Work required:
Some of the lines below need repeating. Reproduce exactly those between the lines holding "genus: Apteryx" and "order: Squamata", inclusive.

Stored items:
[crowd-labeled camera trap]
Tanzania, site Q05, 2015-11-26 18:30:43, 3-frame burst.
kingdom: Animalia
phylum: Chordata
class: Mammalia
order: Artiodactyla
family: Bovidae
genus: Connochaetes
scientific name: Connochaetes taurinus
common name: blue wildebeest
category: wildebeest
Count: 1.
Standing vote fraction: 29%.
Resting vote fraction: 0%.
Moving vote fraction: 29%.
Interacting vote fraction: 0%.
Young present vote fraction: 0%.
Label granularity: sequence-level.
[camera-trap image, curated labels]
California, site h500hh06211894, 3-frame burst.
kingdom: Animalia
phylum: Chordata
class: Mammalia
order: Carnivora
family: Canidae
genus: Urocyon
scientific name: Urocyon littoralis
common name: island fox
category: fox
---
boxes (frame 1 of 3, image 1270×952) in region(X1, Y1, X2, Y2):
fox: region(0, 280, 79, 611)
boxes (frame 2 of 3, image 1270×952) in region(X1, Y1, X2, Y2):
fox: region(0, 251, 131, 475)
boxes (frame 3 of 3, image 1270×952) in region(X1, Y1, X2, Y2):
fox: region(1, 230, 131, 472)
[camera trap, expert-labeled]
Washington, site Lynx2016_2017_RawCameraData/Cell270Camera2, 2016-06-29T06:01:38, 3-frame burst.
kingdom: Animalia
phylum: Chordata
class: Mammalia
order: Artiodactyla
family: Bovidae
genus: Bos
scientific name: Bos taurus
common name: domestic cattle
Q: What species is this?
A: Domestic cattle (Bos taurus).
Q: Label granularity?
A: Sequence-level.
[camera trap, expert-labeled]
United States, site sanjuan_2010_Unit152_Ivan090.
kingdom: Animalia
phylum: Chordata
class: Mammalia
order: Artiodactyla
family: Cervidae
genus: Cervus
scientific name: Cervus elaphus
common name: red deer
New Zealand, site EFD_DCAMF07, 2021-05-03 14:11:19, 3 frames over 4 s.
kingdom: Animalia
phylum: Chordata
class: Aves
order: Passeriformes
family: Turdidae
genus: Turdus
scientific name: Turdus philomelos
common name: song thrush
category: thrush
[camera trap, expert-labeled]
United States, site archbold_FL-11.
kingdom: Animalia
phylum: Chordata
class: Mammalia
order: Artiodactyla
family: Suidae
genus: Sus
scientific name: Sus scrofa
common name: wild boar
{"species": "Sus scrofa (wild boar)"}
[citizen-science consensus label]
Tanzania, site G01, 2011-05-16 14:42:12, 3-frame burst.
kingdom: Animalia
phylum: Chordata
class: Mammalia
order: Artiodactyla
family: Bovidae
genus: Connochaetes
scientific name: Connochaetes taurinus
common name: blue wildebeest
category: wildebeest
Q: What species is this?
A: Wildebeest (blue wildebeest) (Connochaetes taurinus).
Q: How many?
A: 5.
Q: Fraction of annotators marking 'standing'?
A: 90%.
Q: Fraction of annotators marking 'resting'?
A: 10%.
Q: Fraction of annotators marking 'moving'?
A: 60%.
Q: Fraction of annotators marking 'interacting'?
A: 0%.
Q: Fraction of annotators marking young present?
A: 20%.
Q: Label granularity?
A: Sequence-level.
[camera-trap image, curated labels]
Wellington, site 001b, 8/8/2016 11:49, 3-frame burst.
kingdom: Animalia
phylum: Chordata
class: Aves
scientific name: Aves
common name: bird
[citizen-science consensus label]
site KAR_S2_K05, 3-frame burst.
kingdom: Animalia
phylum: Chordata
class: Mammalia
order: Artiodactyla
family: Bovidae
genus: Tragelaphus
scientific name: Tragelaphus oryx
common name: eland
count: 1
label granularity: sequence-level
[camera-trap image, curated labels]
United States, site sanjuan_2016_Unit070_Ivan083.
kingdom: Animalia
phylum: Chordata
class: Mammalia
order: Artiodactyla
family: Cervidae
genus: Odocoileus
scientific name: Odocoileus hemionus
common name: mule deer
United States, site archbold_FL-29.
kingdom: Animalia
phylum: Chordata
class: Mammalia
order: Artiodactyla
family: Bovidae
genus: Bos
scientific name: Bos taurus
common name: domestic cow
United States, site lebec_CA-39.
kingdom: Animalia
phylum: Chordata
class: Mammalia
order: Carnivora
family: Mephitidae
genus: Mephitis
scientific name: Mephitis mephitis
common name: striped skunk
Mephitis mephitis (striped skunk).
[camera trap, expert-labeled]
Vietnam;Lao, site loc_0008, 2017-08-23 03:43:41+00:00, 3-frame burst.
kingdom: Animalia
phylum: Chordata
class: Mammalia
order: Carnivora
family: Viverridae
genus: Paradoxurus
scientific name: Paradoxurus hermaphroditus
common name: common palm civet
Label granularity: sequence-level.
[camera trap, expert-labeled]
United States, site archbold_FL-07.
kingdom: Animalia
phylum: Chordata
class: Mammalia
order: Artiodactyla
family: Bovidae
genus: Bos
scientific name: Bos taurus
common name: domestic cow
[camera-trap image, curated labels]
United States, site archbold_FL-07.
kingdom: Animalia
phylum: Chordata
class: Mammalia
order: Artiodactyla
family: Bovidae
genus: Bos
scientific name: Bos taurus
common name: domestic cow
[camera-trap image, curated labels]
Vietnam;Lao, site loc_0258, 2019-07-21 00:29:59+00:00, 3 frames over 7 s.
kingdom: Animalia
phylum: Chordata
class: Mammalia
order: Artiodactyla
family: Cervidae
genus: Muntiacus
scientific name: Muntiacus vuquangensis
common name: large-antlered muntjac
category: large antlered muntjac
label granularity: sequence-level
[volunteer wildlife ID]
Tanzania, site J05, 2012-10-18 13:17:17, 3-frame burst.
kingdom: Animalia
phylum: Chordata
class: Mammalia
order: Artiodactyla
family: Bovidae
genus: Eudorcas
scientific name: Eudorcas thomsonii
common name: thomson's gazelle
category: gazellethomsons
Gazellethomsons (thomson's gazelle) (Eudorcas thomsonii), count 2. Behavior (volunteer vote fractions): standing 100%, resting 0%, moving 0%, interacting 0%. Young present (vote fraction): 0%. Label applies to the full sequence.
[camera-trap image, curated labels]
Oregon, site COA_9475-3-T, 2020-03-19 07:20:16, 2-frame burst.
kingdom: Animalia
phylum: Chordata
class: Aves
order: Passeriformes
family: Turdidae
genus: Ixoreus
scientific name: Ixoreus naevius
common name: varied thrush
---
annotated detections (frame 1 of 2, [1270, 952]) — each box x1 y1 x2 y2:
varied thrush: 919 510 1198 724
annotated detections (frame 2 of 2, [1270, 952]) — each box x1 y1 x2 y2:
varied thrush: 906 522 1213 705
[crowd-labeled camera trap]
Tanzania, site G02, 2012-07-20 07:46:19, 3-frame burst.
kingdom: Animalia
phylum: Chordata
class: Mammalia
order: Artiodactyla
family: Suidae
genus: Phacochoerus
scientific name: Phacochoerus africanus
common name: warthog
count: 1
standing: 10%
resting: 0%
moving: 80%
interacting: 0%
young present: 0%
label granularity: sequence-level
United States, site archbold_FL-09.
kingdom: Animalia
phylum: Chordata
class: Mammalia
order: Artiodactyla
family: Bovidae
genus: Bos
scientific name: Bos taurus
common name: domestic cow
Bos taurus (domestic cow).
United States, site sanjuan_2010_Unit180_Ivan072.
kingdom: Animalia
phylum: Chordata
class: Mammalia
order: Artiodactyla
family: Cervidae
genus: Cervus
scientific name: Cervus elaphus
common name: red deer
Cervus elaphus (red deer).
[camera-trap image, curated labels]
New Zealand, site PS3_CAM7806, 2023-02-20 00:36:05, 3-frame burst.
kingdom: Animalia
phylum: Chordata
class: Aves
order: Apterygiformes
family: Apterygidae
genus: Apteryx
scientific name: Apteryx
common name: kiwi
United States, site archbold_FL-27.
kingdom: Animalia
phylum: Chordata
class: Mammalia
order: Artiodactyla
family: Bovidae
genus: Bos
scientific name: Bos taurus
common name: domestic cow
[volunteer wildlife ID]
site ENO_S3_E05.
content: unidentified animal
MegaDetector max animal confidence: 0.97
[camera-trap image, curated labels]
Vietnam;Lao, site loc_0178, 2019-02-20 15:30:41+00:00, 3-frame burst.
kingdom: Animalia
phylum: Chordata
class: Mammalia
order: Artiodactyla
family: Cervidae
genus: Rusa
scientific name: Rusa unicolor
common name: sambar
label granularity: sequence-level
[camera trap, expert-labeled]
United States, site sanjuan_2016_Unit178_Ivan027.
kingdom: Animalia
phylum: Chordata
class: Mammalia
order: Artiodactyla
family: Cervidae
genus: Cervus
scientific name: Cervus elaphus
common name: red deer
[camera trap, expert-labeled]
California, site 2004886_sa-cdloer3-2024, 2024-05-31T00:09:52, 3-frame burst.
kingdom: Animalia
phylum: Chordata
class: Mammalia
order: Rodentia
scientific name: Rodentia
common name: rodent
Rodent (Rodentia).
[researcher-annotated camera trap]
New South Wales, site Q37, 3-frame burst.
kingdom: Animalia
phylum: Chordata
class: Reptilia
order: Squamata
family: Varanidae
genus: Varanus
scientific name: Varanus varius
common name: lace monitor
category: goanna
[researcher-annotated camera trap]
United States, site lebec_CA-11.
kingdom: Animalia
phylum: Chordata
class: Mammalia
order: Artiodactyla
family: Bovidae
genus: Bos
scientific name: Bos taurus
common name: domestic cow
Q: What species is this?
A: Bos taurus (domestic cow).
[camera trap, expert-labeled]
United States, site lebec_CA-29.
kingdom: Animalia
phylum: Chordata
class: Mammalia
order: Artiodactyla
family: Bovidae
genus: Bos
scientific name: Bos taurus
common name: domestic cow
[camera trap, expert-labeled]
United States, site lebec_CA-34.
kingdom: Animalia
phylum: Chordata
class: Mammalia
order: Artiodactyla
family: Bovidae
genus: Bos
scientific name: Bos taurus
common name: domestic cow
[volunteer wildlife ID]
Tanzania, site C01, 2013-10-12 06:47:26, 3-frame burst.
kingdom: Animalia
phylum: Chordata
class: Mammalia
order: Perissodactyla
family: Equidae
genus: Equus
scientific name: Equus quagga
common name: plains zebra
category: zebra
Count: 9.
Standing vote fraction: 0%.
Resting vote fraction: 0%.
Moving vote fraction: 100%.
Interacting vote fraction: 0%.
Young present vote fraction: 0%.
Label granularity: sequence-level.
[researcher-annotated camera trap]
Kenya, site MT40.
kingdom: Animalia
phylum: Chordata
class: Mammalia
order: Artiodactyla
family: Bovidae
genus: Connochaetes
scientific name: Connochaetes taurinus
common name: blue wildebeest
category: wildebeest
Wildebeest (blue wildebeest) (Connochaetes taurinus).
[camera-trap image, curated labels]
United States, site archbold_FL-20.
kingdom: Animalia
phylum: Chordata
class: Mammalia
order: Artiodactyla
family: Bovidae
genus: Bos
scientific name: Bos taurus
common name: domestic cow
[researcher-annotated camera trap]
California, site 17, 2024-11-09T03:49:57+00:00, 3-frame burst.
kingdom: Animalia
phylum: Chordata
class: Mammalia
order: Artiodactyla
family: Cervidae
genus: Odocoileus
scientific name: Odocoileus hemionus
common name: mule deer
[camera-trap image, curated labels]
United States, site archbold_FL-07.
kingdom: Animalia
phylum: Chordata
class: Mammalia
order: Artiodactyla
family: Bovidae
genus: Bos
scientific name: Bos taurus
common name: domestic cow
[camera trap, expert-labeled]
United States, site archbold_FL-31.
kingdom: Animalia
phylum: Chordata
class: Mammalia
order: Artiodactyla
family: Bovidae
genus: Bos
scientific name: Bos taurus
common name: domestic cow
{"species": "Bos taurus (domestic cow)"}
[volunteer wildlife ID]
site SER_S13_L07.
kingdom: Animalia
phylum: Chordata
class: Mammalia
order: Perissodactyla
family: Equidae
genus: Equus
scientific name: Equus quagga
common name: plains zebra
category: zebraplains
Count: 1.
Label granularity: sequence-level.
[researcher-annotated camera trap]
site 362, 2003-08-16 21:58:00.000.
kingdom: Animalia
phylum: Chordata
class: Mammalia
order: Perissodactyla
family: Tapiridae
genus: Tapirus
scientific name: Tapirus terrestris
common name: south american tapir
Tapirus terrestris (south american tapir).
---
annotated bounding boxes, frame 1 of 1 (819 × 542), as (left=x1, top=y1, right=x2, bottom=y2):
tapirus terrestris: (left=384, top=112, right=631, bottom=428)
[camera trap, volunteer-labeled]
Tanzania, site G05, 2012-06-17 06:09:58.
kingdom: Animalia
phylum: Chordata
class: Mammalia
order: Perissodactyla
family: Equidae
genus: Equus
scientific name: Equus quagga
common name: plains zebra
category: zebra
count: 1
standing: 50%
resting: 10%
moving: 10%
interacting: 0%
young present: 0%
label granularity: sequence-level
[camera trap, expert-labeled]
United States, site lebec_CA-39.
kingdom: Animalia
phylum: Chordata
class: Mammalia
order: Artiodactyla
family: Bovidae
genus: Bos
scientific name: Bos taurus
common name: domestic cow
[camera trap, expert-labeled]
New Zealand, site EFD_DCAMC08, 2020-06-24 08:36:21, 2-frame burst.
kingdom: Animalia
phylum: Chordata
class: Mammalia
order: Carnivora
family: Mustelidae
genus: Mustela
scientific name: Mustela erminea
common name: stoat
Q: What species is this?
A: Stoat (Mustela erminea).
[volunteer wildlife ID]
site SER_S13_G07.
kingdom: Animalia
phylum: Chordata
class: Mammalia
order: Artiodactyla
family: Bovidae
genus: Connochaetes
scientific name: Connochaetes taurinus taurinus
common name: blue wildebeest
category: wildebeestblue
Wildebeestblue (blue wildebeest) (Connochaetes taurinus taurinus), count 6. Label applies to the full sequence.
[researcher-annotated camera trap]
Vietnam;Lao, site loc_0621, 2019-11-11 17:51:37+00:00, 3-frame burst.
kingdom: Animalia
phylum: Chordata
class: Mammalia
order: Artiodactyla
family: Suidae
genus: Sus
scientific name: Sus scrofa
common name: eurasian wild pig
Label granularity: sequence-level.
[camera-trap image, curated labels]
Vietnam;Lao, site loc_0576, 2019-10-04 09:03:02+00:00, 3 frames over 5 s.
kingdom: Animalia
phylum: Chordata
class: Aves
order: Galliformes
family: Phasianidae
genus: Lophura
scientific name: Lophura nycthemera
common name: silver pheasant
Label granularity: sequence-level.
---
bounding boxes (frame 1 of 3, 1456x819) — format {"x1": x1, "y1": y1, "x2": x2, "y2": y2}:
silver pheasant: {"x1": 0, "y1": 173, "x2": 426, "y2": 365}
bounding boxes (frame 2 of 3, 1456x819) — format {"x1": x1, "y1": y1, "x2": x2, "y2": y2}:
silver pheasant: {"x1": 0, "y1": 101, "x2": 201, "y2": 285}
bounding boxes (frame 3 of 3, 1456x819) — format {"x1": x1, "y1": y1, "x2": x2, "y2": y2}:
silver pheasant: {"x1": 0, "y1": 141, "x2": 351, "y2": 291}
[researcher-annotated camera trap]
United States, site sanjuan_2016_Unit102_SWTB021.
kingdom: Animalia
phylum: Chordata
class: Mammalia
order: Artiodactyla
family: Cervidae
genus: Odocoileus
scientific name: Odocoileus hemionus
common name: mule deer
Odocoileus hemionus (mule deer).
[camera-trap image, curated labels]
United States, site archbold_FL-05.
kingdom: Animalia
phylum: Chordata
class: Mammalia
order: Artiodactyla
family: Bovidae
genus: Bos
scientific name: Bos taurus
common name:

Exercise output:
genus: Apteryx
scientific name: Apteryx
common name: kiwi
United States, site archbold_FL-27.
kingdom: Animalia
phylum: Chordata
class: Mammalia
order: Artiodactyla
family: Bovidae
genus: Bos
scientific name: Bos taurus
common name: domestic cow
[volunteer wildlife ID]
site ENO_S3_E05.
content: unidentified animal
MegaDetector max animal confidence: 0.97
[camera-trap image, curated labels]
Vietnam;Lao, site loc_0178, 2019-02-20 15:30:41+00:00, 3-frame burst.
kingdom: Animalia
phylum: Chordata
class: Mammalia
order: Artiodactyla
family: Cervidae
genus: Rusa
scientific name: Rusa unicolor
common name: sambar
label granularity: sequence-level
[camera trap, expert-labeled]
United States, site sanjuan_2016_Unit178_Ivan027.
kingdom: Animalia
phylum: Chordata
class: Mammalia
order: Artiodactyla
family: Cervidae
genus: Cervus
scientific name: Cervus elaphus
common name: red deer
[camera trap, expert-labeled]
California, site 2004886_sa-cdloer3-2024, 2024-05-31T00:09:52, 3-frame burst.
kingdom: Animalia
phylum: Chordata
class: Mammalia
order: Rodentia
scientific name: Rodentia
common name: rodent
Rodent (Rodentia).
[researcher-annotated camera trap]
New South Wales, site Q37, 3-frame burst.
kingdom: Animalia
phylum: Chordata
class: Reptilia
order: Squamata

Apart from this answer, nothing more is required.